As we organized the remaining items, broke down boxes we didn’t use this time around, and waited for the Got Junk guys to arrive and haul it away, I noticed our daughter gazing wistfully at the empty space that had once had our imprint all over it.  It dawned on me that she’d spent her teenage years here—after the Nashotah House debacle, this was the place she’d lived the longest.  This empty apartment was, for her, home.  I began to feel insensitive about my earlier anxiety to leave.  We all live between at least two worlds—our pasts make us who we are in the present.  The world of our teenage years is fraught with emotion and memory.  The world looked so different at that time, as I sometimes forget.

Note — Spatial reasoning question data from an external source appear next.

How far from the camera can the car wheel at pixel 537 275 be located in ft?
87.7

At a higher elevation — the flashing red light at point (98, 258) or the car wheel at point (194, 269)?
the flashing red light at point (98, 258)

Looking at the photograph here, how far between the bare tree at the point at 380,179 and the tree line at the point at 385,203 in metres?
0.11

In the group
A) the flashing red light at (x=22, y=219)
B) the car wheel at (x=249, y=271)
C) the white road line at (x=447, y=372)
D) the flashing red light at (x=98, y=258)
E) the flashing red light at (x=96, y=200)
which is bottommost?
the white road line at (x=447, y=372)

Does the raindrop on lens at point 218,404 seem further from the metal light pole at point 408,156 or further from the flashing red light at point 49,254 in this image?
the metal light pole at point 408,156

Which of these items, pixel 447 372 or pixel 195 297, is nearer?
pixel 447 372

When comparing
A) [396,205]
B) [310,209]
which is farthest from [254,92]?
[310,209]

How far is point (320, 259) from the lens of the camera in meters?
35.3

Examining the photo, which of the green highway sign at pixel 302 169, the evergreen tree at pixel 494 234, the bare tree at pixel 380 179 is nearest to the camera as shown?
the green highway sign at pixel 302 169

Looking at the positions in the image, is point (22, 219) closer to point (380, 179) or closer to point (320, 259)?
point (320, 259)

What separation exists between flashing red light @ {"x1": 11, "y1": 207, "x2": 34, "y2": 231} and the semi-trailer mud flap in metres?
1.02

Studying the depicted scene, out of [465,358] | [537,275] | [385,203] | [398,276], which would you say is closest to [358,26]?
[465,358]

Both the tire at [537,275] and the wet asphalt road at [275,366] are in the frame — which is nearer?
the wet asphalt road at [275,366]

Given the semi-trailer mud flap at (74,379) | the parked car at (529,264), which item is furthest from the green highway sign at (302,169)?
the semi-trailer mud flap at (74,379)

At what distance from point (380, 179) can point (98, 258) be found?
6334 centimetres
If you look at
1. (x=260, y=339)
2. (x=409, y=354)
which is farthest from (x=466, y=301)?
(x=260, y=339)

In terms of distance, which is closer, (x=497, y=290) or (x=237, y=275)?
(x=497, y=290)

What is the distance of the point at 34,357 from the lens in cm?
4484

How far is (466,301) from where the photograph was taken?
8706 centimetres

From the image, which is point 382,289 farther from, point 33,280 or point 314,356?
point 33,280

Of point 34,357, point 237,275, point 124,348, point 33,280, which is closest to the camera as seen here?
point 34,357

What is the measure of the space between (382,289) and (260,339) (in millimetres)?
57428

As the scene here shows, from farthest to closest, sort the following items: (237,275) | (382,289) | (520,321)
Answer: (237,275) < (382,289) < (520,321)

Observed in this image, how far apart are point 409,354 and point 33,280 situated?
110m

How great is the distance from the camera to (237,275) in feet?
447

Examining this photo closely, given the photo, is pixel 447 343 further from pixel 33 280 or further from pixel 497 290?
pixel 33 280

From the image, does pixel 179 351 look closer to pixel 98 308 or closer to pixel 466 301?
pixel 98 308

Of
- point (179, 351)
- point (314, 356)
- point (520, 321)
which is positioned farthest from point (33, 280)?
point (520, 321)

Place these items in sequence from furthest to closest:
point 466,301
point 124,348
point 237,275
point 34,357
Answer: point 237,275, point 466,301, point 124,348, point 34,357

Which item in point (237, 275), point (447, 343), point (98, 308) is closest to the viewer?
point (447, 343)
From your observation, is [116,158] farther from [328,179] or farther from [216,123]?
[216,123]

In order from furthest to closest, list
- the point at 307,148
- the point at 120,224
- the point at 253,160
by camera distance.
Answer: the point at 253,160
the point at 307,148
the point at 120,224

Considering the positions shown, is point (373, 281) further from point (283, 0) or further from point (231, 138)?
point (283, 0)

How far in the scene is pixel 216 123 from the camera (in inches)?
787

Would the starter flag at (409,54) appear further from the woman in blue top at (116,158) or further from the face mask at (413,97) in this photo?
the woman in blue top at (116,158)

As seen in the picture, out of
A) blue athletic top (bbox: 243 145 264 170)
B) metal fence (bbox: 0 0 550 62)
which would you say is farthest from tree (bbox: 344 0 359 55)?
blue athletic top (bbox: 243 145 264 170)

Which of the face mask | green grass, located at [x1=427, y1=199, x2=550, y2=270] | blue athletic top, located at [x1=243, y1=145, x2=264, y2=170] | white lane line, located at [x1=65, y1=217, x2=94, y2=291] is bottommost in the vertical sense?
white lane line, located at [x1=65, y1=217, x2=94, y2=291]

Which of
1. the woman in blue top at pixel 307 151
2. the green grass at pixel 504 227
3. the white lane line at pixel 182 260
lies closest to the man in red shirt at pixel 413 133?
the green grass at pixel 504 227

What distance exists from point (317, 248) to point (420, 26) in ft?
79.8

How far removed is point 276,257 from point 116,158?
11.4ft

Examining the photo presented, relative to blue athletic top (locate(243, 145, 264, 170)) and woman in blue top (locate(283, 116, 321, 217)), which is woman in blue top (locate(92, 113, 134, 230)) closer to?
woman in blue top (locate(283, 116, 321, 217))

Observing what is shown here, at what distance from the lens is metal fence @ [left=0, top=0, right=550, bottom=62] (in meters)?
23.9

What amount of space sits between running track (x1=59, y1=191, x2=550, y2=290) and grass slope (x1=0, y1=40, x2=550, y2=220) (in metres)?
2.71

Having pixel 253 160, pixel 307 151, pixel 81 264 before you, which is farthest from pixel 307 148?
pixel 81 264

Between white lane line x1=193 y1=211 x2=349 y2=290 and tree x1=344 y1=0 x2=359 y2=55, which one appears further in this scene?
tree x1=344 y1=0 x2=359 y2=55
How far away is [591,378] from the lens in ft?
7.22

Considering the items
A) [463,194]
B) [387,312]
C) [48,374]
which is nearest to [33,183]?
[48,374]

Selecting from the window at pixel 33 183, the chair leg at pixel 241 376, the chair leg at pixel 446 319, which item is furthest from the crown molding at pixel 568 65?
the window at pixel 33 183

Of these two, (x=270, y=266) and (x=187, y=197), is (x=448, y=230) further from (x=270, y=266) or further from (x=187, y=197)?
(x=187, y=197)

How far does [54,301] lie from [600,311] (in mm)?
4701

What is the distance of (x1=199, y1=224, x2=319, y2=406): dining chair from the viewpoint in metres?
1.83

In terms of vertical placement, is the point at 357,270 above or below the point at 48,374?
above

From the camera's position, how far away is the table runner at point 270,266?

Moving is one of the most stressful situations human beings encounter.  We have a love/hate relationship with our past.  To me the apartment represented a place we occupied out of a kind of desperation.  Five states to the west, we had to move to New Jersey with little money and tons of boxes—one of them Pandora’s, with hope nestled inside.  We told ourselves the apartment was temporary—maybe a year—only until we could buy a house.  Twelve months turned into a decade, then more, with each year accreting memories in every crack and corner.  Part of us will always be in that apartment, for every place people have lived before is haunted.  On our way back to our new home at the end of the day, we were each lost in our thoughts.  Perhaps not so much realized eschatology as experienced reality, we’d spent a day in a present that will never fully arrive.